Dawn Thoughts – June 29, 2014

OLYMPUS DIGITAL CAMERAKyoka

backache and neck pain
a slight headache and I’m late
got so much to do
shaking my head I think that
these distractions – are arse pains

Japanese Poetry – Reflection

The Japanese are an extraordinary folk!  They have a variety of poetry forms, but they all physically look the same!

Take a haiku, which was once just a fragment of a bigger collaborative poem known as a renga and went under the name of hokku.  It’s all prim and proper with just so many onji (17 to be precise) about nature or something spiritual – has a kigo or seasonal word and then a cutting phrase to top it all off.  The first and last 5 syllable phrases can be inverted.  The middle 7 syllable phrase creates a sort of evolution in the poem.  One shouldn’t use the “ego” in it, it’s always in the present and one shouldn’t give an opinion … just the scene.  It can be very complicated to write.

The senryu which has the same structure 17 onji was born as a parody of the haiku.  I used to be a bawdy addition to a party and poets (who actually weren’t considered such by the more intellectual spiritual haiku masters) were paid to come up with something funny, maybe even following the haiku form with kigo et al … but you could use whatever popped into your head including ego, rhyme, conclusions, past tense punctuation all in 17 onji (for us syllables).

The kyoka therefore looks like a tanka, but tanka it ain’t!  The kyoka, historically was what the present senryu is now.  It was about the mundane … it could be comical or semi-serious with tongue in cheek humor.  It could be bawdy, it could be funny, it could be dead serious … but just for that reason, it could never be a tanka!  For more information about the kyoka and links to posts that specialize in the sort of poem follow this link to Poetry Forms!

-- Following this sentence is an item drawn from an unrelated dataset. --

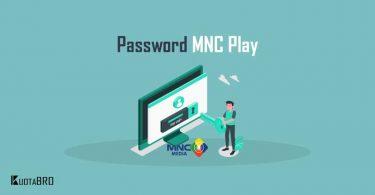 Cara Mengganti Password WiFi MNC Play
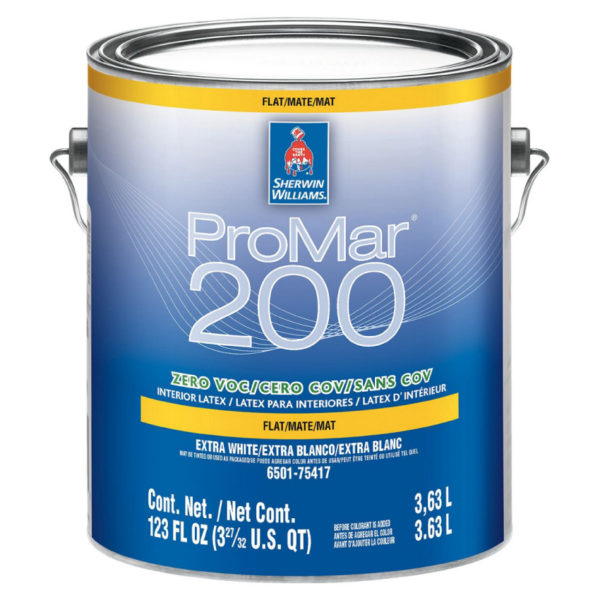 Sherwin-Williams ProMar 200 Zero VOC Interior Latex Flat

8 thoughts on “Dawn Thoughts – June 29, 2014

    • Don’t take my word as gold as the Italians say … one of the reason I put up the link too. But speaking to my son this morning he said: well, so what’s the big deal … in prose we have science fiction and fantasy ect and they’re all in the same form, only the content is different. Sigh … cut right through my idea in a sec and demolished it!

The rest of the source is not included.